When we think about the landmark film production of Gone With the Wind, most of us conjure
up images of Clark Gable and Vivien Leigh, Olivia de Havilland and Hattie
McDaniels. If we’re up on film history, we remember the film’s imperious
producer, David O. Selznick, as well as a revolving cast of directors that
included George Cukor and Victor Fleming. But the name William Cameron Menzies
doesn’t readily spring to mind. My colleague Jim Curtis’s exhaustively
researched 2015 book, William Cameron Menzies: The Shape of Films to Come, aims to change all that.
Menzies began his career as an art director at the tail-end
of the silent era. On such early sound films as 1933’s all-star Alice in Wonderland and the futuristic
1936 Things to Come, he used his
artistic talents not only to plan appropriate settings but also to lay out camera
moves and action sequences. Through volumes of elaborate sketches that are the
forerunners of today’s storyboards, he conceptualized the visual aspects of
many productions. He himself described his mandate: “As a production designer,
it is my job to dramatize the mood of a picture and to keep it ‘in character.’
This is done simply by coordinating every phase of the production not covered
by dialogue and action of the players.”
That, of course, was a huge responsibility, and Menzies’
family life inevitably suffered. Still, those in the know fully recognized his
genius. Selznick insisted he be part of the Gone
With the Wind team, and later granted him the brand-new “production
designed by” credit to reflect the broad scope of his services. Ironically, the
Academy of Motion Picture Arts and Sciences did not recognize the title of
production designer when it came to handing out Oscars. That’s why the art
direction Oscar for Gone With the Wind (one
of eight won by the film) went solely to Lyle R. Wheeler. Happily, at the Oscar
ceremony Menzies was awarded a special plaque recognizing his “outstanding
achievement in the use of color for the enhancement of dramatic mood” in the
film. (He had earlier nabbed a competitive Oscar for the 1928 silent, Tempest, but won no awards in his later career,
which ended with an associate producer credit on 1956’s Around the World in Eighty Days.)

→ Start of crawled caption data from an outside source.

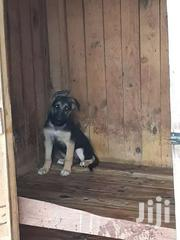 German Shepherd | Dogs & Puppies for sale in Greater Accra, Adenta Municipal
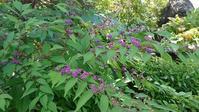 秋らしくなった庭と杉の木 - 今から・花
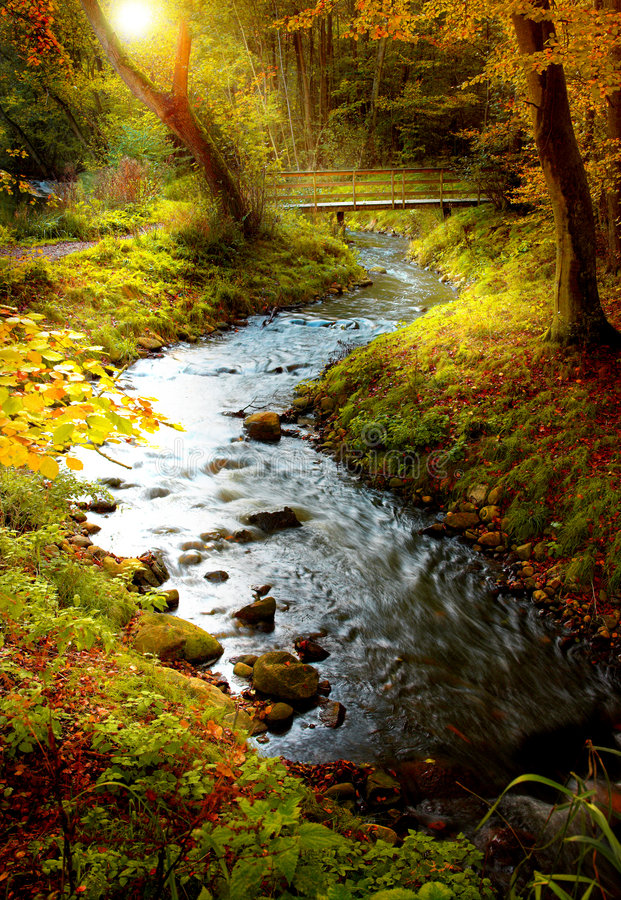 Download Afternoon sun in forest stock image. Image of autumn, landscape - 1980649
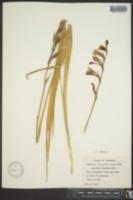 Gladiolus byzantinus image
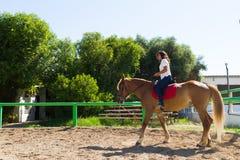Junger Brunette auf einem braun-blonden Pferd im Reitverein Lizenzfreie Stockfotos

The Academy’s recognition of Menzies’ work on Gone With the Wind focused on his
pioneering use of color. For instance, he deliberately chose “severe red skies & indigo
backings” to punch up somber scenes like the burning of Atlanta. When it came
to filming the moment in which Melanie gives birth, the challenge was to
suggest the anguish of the experience while not running afoul of the MPAA’s
Breen office, which frowned on depicting outright pain and suffering. Menzies’
solution was to choose angles “of stark black and sharp, knifelike patterns of
yellow, no light falling on the shutters or the human figures in the
foreground, simply a white backing reflecting the colored glare of flood lamps
through the slits.” He intuited that orange was a hot color, while black could suggest violence. The combination of the
two colors suggested both a steamy afternoon and the violence of childbirth.
Menzies’ contributions to Gone With the Wind also included the iconic use of a (fake) tree in
the foreground to add drama to the shot of Gerald O’Hara showing his daughter
the land that is her birthright. When he needed towering shadows of Leigh and
de Havilland, he got the effect by using doubles who were required to move in
unison with the two actresses in the foreground of the shot. Who knew?
Speaking of Atlanta,
I encourage all working writers and journalists to be aware of the American
Society of Journalists and Authors’ regional conference in that fair city on
Saturday, November 5. There’ll be loads of practical info on how to further
your career. Early bird sign-up rates end soon. Here’s the link.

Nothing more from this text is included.